Back when Windows 10 Mobile first started development, fans were super excited for what the future held for Windows 10 in your pocket. Believe it or not, Microsoft had high hopes for Windows 10 on phones when it first started working on the platform. Unfortunately, due to developers not adopting UWP fast enough, and Microsoft's rather underwhelming hardware offerings with Windows 10 Mobile, the company ended up abandoning the platform, killing any future plans for Windows 10 on smartphones.

The underwhelming Lumia 950 and Lumia 950 XL were a real shame, if only because internally, Microsoft was building the platform out with support for much more than what the Lumia 950 series offered. When Windows 10 Mobile development first kicked off, the Lumia 950 didn't exist, so instead Microsoft used an engineering handset called the "RX-130," an odd Frankenstein of a smartphone that incorporated different components from different Lumia handsets, and even had features that the Lumia 950 didn't.

The RX-130 has been briefly spotted in a few on-stage demos that Microsoft did back in 2015 when demoing new Windows 10 Mobile features in development, but outside of that, not much is known about the Frankenstein handset. We've managed to get out hands on an RX-130 handset, and it's not pretty.

The RX-130: What is it?

The handset, known as the RX-130 or "Hapanero" is an engineering device that Microsoft used to build and test Windows Phone 8.1 and Windows 10 Mobile builds throughout development before the Lumia 950 existed. It's not a device that Microsoft ever intended to sell, and was primarily built just for employees who needed to test and debug OS builds and features that existing Windows Phone devices didn't support at the time. Since it wasn't intended for public consumption, the design is a little ... rough.

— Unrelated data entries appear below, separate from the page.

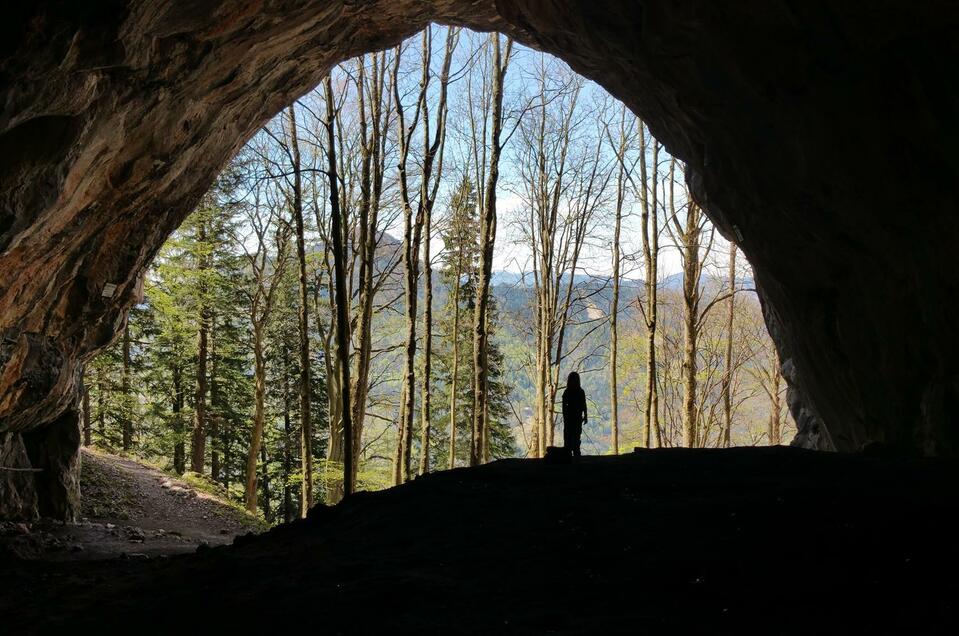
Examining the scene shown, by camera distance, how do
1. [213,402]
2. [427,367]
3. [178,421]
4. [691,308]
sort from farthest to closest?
[213,402]
[178,421]
[691,308]
[427,367]

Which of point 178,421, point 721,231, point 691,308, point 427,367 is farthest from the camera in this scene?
point 178,421

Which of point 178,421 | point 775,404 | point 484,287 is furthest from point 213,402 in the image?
point 775,404

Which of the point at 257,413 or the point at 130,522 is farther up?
the point at 257,413

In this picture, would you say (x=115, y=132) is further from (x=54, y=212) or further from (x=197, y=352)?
(x=197, y=352)

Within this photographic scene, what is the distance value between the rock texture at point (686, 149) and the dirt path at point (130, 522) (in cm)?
159

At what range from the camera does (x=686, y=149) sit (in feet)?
33.1

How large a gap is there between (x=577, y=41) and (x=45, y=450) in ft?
40.1

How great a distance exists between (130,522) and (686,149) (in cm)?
1409

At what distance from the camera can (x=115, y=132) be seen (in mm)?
7047

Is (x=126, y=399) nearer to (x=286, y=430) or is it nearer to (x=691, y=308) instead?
(x=286, y=430)

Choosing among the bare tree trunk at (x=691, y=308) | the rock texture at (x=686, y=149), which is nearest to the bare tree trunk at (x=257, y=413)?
the rock texture at (x=686, y=149)

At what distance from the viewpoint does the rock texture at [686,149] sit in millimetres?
5688

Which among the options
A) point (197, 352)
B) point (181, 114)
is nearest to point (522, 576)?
point (181, 114)

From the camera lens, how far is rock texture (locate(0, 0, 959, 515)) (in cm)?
569
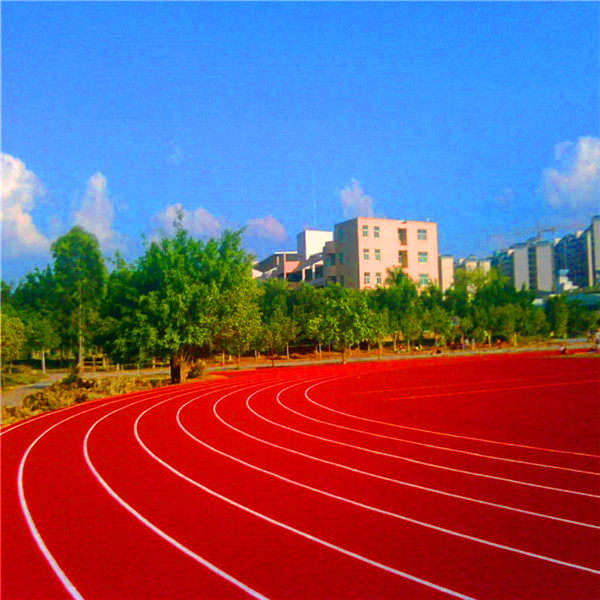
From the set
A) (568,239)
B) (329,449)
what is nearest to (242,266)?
(329,449)

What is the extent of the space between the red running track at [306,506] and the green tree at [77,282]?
102 feet

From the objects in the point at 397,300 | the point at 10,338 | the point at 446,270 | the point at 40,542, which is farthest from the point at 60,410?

The device features the face of a Lumia 1520 housed in a custom body, bright orange volume, lock and camera buttons, the battery from a Lumia 830, a fingerprint reader, and the camera from a Lumia 950 XL. The display is a 6-inch 2K LCD panel, with 4GB RAM and a Snapdragon 810 on the inside powering everything. It's a Lumia 1520 with a Lumia 830 battery and the camera and specifications from a Lumia 950 XL. See what I mean when I refer to it as the "Frankenstein" phone?

This is the device Microsoft used to build out features like Continuum, USB-OTG support, Windows Hello, support for the Snapdragon 810, and even pen support before the Lumia 950 was available. Although the Lumia 950 technically existed internally throughout 2015, most engineers likely wouldn't have been allowed access to those prototypes until way later into the development of the device. This is where the RX-130 came in.

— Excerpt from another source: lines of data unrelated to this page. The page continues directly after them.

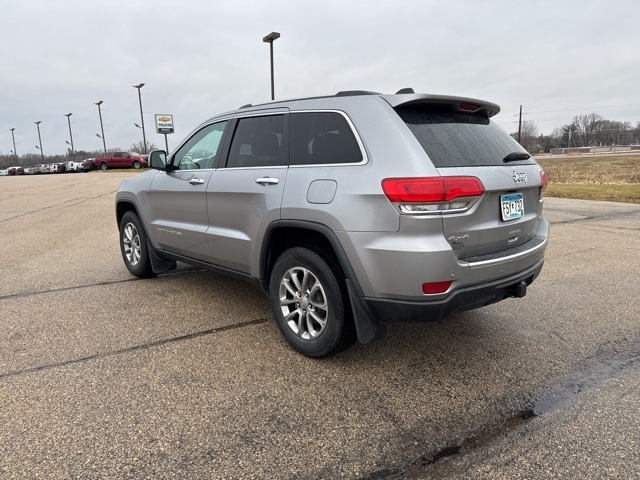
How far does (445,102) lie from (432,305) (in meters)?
1.39

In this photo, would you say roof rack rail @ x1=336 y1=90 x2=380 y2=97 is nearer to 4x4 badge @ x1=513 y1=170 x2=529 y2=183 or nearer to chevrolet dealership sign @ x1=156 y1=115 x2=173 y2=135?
4x4 badge @ x1=513 y1=170 x2=529 y2=183

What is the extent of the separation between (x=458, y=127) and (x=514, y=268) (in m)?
1.02

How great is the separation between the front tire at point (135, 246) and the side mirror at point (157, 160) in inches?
32.5

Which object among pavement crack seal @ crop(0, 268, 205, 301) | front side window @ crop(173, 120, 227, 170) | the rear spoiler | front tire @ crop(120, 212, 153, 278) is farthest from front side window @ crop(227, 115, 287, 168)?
pavement crack seal @ crop(0, 268, 205, 301)

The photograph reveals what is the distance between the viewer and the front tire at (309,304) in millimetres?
3041

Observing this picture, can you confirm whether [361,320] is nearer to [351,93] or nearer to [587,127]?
[351,93]

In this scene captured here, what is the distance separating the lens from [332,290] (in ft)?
9.89

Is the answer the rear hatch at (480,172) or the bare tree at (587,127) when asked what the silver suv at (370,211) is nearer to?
the rear hatch at (480,172)

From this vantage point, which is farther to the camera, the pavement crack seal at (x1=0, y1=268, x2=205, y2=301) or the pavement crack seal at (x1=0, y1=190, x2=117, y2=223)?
the pavement crack seal at (x1=0, y1=190, x2=117, y2=223)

The rear-facing fingerprint sensor isn't something we ever saw launch on a Lumia handset, which is a shame. The RX-130 also had support for pens, which when loaded with the correct software would work much like pen support on a normal Windows PC. In fact, early Lumia 950 prototypes also featured pen support, but this was pulled toward the end of development, as were many other features.

In fact, Microsoft also used the RX-130 to build and test support for Windows 10 Mobile on the ARM64 architecture. The Snapdragon 810 supports ARM64, and so did Windows 10 Mobile, however, Microsoft never released a handset with Windows 10 Mobile running in ARM64. Interestingly, someone was recently able to get full Windows 10 on ARM running on an RX-130, because the processor supports it.

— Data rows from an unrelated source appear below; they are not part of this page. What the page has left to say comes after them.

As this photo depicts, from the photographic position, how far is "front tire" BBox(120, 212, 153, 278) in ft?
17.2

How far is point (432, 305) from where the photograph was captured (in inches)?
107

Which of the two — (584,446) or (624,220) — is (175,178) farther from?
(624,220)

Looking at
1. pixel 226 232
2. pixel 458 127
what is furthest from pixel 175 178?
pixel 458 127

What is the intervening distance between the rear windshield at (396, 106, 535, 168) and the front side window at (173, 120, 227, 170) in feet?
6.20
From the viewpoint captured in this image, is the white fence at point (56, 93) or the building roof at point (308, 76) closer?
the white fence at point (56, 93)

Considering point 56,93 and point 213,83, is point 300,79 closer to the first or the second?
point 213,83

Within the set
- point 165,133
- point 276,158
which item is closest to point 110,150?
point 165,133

The RX-130 is an interesting look into what Microsoft was anticipating Windows 10 Mobile to be. The engineering prototype has all the bells and whistles, many of which never actually made it into a shipping product. Unfortunately, the Lumia 950 launched with an underwhelming selection of features, and Microsoft's inability to commit to Windows 10 Mobile after 2016 was the final nail in the coffin for fans of Windows in your pocket.

Hopefully, Microsoft gives its next attempt at Windows 10 on mobile devices a proper chance. With rumors of Andromeda launching as soon as this year, it shouldn't be long before Microsoft launches its next attempt.